You’d have a pretty quiet trip back from the sale. And I’m guessing those at home might feel a little like Jack’s mom when he sold their milk cow for a bag of magic beans.

Different ending

This story isn’t likely to end in a beanstalk and a golden-egg-laying goose, but it could have a fairytale ending.
Earlier this year Purdue veterinarian W. Mark Hilton suggested a plan that would rid the industry of high-risk cattle.

“What if every buyer of feeder calves agrees not to bid on high-risk calves? As the auctioneer goes down and down in price, $2.80, $2, $1.50, 23 cents? Sorry, boys, no takers. Take them back home. In 30 days, you think that would change the industry?”

Well, do you?

It’s a scenario cattle feeders might welcome. They hate sick calves. No one wants to spend the time, energy and money treating a “wreck,” and preconditioning is a proven way to reduce those instances.

Lasting effects

Beyond that, those finishers know the lasting effects. Performance suffers. Final quality grade goes down. That’s before we even mention consumer perceptions.

If you don’t precondition, this might be the time to start.
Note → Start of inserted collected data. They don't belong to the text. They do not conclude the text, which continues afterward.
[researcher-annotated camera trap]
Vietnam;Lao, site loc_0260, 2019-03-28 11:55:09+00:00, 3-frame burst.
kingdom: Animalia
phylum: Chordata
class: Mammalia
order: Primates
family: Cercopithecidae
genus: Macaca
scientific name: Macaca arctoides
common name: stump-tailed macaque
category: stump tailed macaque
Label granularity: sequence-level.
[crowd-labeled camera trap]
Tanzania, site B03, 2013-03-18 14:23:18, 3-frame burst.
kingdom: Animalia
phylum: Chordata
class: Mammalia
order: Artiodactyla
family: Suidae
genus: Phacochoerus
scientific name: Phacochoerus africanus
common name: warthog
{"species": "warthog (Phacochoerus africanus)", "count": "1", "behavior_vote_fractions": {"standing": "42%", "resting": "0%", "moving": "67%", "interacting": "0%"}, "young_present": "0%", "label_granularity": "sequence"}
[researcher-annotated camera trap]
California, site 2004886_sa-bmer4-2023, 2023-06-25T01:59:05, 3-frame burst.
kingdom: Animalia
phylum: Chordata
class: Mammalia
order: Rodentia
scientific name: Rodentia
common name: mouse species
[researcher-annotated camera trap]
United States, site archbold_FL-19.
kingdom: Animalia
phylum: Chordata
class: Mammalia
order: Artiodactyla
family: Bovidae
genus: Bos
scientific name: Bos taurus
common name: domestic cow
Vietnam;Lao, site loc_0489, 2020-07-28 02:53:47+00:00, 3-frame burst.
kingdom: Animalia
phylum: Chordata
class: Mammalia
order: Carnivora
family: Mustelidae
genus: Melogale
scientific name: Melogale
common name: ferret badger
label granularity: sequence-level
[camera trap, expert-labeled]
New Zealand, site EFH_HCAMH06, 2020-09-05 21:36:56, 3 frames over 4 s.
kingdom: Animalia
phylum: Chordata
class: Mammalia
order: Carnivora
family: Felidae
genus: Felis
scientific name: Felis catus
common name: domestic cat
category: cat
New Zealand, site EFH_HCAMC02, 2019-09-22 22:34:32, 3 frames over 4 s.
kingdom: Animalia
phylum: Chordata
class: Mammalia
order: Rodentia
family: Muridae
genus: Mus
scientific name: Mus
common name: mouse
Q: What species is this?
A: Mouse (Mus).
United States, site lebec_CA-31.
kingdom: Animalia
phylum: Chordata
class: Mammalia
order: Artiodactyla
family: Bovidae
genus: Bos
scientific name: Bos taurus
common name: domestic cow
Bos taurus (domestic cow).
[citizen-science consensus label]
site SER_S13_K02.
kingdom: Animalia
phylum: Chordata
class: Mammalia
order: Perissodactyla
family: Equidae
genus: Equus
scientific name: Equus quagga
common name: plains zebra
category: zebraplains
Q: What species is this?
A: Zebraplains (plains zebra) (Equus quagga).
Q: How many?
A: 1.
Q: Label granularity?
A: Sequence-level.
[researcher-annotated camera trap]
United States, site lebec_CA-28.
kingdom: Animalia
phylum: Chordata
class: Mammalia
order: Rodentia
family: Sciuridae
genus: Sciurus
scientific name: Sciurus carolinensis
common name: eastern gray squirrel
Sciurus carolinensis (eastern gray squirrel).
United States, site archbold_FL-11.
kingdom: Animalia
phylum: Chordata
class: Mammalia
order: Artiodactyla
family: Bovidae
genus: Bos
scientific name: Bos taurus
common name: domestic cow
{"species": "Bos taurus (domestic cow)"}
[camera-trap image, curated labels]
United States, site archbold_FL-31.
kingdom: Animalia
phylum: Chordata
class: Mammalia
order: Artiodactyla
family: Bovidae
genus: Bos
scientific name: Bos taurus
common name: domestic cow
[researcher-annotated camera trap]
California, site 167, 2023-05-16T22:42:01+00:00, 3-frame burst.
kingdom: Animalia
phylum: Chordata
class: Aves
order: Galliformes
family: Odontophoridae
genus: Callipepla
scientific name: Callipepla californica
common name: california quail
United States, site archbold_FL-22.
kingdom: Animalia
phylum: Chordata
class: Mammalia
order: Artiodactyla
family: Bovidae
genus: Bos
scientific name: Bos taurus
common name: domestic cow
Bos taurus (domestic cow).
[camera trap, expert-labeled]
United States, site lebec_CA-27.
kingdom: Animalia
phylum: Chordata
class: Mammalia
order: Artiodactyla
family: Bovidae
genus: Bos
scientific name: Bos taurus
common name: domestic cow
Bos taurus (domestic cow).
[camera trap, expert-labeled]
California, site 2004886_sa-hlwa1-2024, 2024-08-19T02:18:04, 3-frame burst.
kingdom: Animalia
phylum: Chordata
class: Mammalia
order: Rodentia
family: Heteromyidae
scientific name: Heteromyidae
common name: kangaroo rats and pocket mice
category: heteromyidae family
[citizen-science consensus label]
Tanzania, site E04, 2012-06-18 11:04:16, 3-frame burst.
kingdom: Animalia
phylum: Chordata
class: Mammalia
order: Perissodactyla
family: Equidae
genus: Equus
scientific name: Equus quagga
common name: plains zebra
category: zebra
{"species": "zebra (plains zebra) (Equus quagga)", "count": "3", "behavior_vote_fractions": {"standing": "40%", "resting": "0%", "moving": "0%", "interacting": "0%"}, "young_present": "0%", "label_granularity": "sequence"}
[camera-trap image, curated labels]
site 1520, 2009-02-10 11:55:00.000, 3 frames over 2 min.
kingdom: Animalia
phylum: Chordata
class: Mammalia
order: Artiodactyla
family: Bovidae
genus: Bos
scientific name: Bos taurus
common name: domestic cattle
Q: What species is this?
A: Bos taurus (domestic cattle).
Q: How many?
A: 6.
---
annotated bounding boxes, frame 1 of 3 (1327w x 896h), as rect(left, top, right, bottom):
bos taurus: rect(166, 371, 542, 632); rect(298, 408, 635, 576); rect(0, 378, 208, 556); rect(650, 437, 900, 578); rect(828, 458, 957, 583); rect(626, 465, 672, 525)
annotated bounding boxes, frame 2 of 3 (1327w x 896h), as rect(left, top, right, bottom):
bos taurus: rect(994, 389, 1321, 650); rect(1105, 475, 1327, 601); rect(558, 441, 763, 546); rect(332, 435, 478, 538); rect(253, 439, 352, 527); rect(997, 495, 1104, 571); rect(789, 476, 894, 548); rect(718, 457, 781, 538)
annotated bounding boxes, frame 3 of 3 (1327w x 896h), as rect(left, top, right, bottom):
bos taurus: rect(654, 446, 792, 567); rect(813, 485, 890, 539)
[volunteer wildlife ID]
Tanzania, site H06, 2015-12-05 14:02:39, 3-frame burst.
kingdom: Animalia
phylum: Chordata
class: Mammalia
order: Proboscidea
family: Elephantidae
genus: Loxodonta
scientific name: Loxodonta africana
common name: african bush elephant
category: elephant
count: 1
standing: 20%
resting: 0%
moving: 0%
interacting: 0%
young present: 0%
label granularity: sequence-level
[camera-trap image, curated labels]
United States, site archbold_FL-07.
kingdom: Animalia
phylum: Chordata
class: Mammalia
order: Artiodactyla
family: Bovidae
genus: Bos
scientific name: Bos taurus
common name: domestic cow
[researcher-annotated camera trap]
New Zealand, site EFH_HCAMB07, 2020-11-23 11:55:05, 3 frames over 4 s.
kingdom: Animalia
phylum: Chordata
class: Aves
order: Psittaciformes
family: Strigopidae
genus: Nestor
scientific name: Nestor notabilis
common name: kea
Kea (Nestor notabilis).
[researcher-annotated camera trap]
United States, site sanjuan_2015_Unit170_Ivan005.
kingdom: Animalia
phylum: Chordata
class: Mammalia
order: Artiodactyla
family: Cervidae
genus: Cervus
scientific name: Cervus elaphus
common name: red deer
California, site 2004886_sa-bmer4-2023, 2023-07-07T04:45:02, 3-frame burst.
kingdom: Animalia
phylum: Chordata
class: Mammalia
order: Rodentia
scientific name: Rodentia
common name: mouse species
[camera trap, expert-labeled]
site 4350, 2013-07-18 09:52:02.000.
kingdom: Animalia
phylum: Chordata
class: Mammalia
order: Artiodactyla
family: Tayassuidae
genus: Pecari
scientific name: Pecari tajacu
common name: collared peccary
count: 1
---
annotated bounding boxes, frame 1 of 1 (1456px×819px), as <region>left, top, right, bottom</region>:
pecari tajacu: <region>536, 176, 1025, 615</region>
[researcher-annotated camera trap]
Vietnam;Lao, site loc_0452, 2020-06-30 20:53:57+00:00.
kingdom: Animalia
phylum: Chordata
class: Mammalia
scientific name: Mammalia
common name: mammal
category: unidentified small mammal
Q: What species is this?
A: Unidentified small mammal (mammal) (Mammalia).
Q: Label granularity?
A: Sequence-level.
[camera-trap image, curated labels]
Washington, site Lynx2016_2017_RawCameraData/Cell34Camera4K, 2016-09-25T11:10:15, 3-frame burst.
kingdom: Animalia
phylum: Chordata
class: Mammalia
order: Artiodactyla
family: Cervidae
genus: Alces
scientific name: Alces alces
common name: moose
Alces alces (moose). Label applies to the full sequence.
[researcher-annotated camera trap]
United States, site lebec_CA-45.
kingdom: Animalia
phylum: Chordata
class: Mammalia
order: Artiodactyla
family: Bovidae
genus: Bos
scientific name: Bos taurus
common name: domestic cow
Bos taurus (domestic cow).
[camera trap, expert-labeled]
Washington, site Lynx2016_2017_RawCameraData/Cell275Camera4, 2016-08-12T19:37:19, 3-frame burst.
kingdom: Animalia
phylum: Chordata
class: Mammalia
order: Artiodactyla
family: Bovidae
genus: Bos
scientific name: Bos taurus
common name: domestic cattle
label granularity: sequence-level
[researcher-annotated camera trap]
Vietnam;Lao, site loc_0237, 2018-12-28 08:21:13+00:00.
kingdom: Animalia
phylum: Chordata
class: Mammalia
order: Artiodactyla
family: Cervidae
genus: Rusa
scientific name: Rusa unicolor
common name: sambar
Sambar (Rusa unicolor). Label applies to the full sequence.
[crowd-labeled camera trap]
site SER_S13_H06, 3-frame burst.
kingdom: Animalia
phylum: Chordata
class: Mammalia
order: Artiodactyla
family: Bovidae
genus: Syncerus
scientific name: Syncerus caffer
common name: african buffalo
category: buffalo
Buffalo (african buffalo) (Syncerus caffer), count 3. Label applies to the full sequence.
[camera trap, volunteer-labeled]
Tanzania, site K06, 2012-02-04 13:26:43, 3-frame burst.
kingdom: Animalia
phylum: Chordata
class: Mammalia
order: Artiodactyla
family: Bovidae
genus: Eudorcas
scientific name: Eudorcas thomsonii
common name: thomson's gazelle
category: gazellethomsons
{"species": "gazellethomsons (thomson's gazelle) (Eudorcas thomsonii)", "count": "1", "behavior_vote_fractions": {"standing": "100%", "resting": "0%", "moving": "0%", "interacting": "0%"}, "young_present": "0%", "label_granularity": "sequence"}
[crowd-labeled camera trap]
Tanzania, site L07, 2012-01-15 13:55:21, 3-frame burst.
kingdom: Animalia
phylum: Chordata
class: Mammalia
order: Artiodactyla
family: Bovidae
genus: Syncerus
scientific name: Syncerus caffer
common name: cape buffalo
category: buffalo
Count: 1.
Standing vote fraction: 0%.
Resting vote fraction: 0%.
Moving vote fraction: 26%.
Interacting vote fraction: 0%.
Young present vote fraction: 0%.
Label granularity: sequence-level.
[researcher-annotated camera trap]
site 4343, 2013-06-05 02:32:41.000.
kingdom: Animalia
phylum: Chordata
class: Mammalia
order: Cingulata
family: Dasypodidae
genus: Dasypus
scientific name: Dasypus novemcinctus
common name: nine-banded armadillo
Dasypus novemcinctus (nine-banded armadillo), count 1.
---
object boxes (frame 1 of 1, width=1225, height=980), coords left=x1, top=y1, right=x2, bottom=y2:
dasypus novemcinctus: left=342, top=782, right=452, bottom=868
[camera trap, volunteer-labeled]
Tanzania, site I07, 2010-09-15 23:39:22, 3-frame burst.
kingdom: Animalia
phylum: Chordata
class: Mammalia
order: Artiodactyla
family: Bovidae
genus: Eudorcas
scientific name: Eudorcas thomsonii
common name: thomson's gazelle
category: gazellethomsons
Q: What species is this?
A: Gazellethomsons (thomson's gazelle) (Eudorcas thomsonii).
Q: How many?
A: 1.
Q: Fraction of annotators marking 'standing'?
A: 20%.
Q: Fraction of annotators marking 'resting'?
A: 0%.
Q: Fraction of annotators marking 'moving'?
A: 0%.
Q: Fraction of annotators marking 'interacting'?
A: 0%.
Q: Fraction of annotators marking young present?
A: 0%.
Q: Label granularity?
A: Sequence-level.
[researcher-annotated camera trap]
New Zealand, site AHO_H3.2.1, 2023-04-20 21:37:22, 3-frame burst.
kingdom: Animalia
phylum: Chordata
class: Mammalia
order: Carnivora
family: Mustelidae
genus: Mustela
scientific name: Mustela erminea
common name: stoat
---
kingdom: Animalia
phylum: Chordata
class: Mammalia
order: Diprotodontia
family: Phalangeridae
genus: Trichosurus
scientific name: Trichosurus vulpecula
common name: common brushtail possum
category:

Hilton shared an 11-year analysis of the Indiana cattle business that showed an average profit of more than $80 per head for programs that span more than 60 days. By retaining the calves for just a couple of months, profit went up nearly eight-fold in some instances.

When feed prices are low and calf prices are high, that just puts an exclamation point on those values.

A reality

Sure, when Hilton introduced that “no bidders” plan to a large group of producers it got a lot of chuckles, but the reality is that to some degree that is happening in a much slower fashion across the countryside.

Take a look at any sale barn study or video auction analysis and it will show the advantages for preconditioned, reputation calves (or the discounts for the opposite).

What side of that equation do you want to be on?